Heisig goes through some of them but I think it’s important to know the actual meaning of the radical before starting to memorize kanji. Knowing what the radicals mean allows you to have more options in crafting stories that will actually make you remember.

I’d personally say learn like the first major 50 radicals and just throw yourself into learning kanji and picking up the kanji radicals you don’t know along the way.

The best way to do that to learn is to go to jisho.org and type in “#Kanji 友達(or whatever kanji you don’t know” where it breaks it down into particles for you to memorize.

And then they use that kanji to build other kanji (and the cycle continues until it’s just a blob of ink.)

But the reason why I say you should learn this first is that it gives you more options to craft better stories.

Have A General Idea Of The Stroke Order

Now this one isn’t too important but it’s important to at least have a general idea of how to write each kanji.

The reason why you want to do this is that you want to “write” the kanji in your head correctly so that it will be easier to remember.

It’s going to feel strange at first but after a couple of hundred kanji you are going to get a feel of how to actually write each kanji.

The Different Techniques You Can Use To Help You Memorize Kanji

Let’s finally learn the specific techniques that you will use to make your kanji memorizing experience a whole lot better. And these techniques is like eating at a buffet.
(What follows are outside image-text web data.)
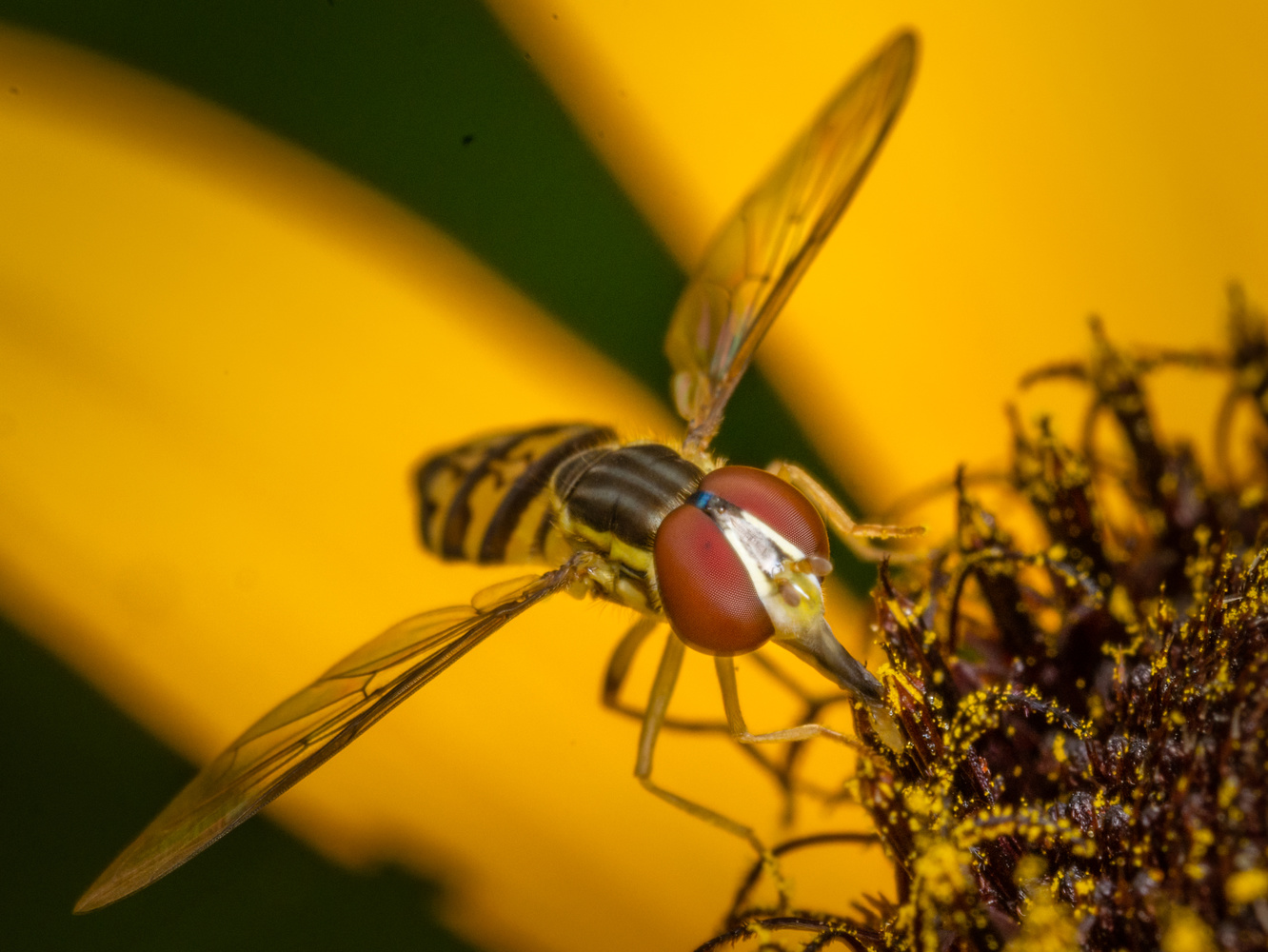 Hoverfly by Jim Elve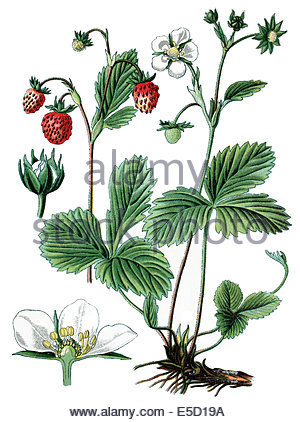 Illustration Of A Strawberry Plant ( Fragaria Vesca ) With Roots.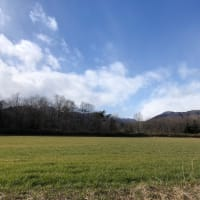 あったかい高原の冬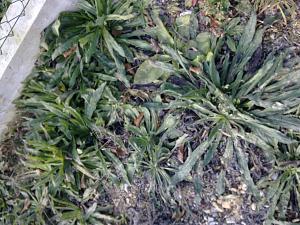 Biljke u vrtu-slika0266.jpg
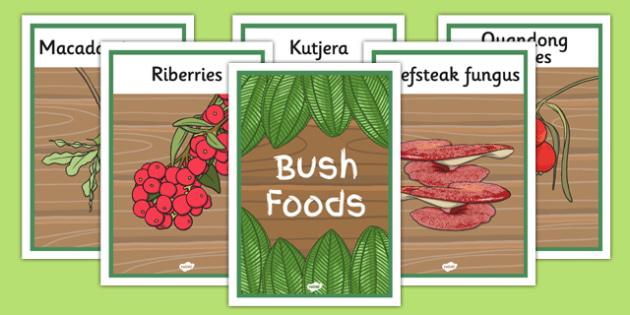 Bush Foods Display Posters - australia, bush food, display posters, display, posters, bush, food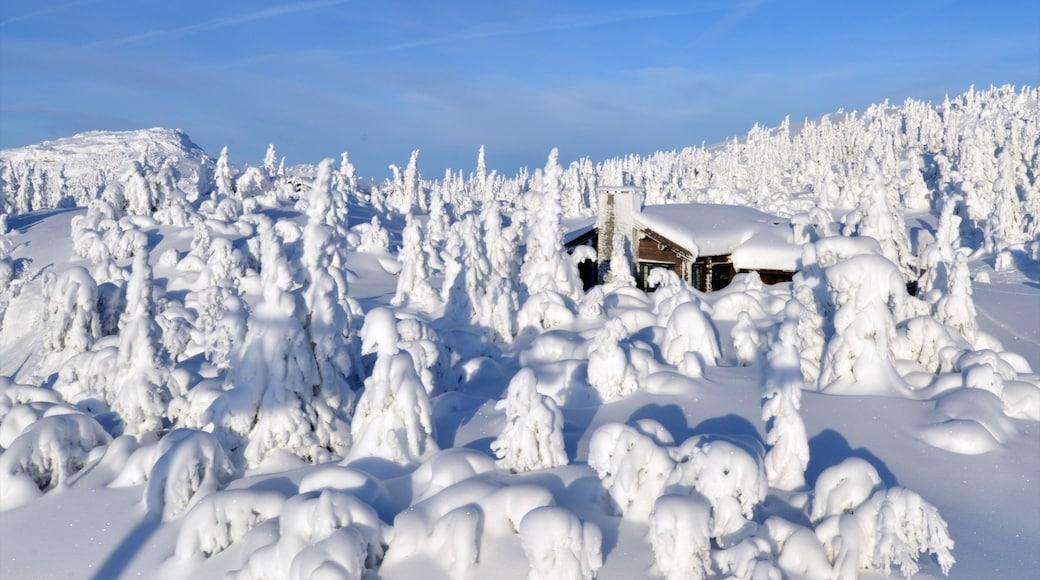 克維夫耶爾 设有 下雪 和 房屋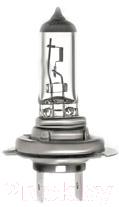 Автомобильная лампа Valeo Н7 / 032519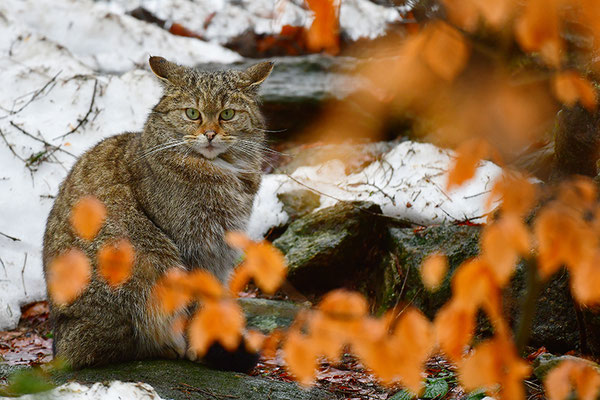 Wildkatze im Herbstlaub, Nationalpark Bayrischer Wald Tierfreigelände Neuschönau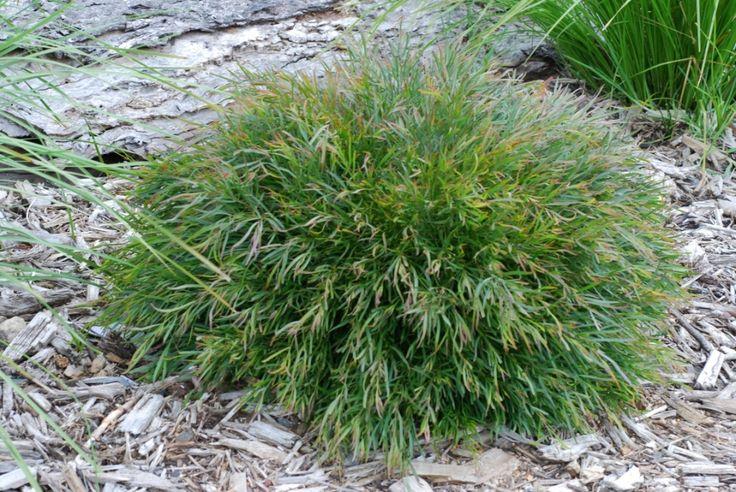 Acacia Mop Top --- For more Australian native plants visit austraflora.com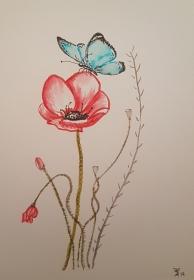 Schmetterling auf Mohnblume, Aquarellmalerei mit Soft Brush Pens auf Aquarellpapier, Größe des ungerahmten Bildes DIN A5, zu kaufen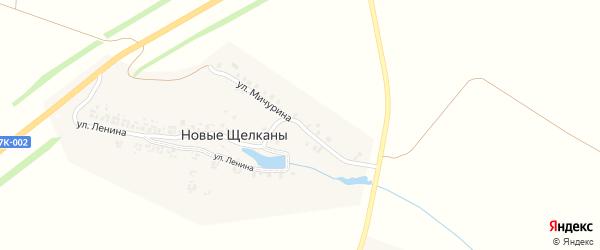 Улица Мичурина на карте деревни Новые Щелканы с номерами домов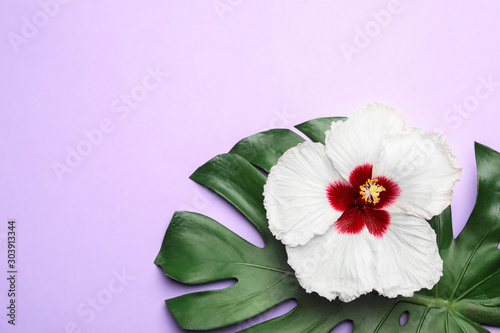 Pinturas sobre lienzo  Beautiful tropical hibiscus flower and monstera leaf on violet background, flat lay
You pick and choose the ones that work for each specific kanji you encounter.

These are the techniques I personally used to create emotionally packed stories fast.

But remember, the best method is using whatever tools you have to help you remember kanji longer.

So let’s get started.

How To Remember The Kanji Placement Correctly

Let’s take a look at the kanji below.

慰める

なぐさめる (To comfort)

So here we have the military office (尉) on top and heart (心) on the bottom and what I would do is create a story where I imagine a military officer stepping on a heart while comforting someone (quite a disturbing story…)

But let’s say you didn’t know that the top portion was a military officer. Then what you would do is you would want to create a story with the top portion meaning “military officer.”

So I would break the kanji radicals like this

  • 示 (Show → Ritual Table)
  • 寸 (Measurement → Glue)
  • 尸 (Corpse → Flag)

And pay attention to where I place each kanji radicals in my story. For example, I would remember an American flag over a ritual table with a fallen American military officer laying there towards the left side. There would be many American military officers surrounding them in a circle holding Elmer’s glue in their right hand. And then all of them would be stepping on a heart (now it’s really gruesome!)

But let’s say I have a problem and I keep mixing up the kanji radicals… for instance, if I keep forgetting 寸 is to the right side. What I would do is create even more hints that glue is to the right side and create a giant Elmer’s glue bottle right next to this entire story. It’s weird… but effective for memorizing.

And the solution is to keep on piling hints until you are able to remember that 寸 is towards the right side of the kanji. 

When The Radicals Have Abstract Meanings Making It Difficult To Make Stories

Now it’s always important to know the actual meaning of the kanji radical but sometimes it’s just too difficult to associate that kanji radical with an abstract meaning. Take this kanji for example: 

  • 手 (Hand)
  • 由 (Wherefore; Reason)
  • Meaning: To Pluck

Now you would be able to kinda create an image with a left hand but how are you going to associate this abstract kanji with an abstract meaning like wherefore? 

Let’s say you want to outsmart me and associate “Wherefore → Hamlet’s way of speaking” and all you have to do is imagine Hamlet plucking something right?

The only problem with this method is that it is going to be incredibly difficult to associate whenever another kanji uses this radical.

So the solution I used was image substitution.

So instead of 由 meaning wherefore you can substitute its meaning for something a looot easier to remember like a tank in a bird’s view perspective or something completely random like a brussel sprout (which is what I did.)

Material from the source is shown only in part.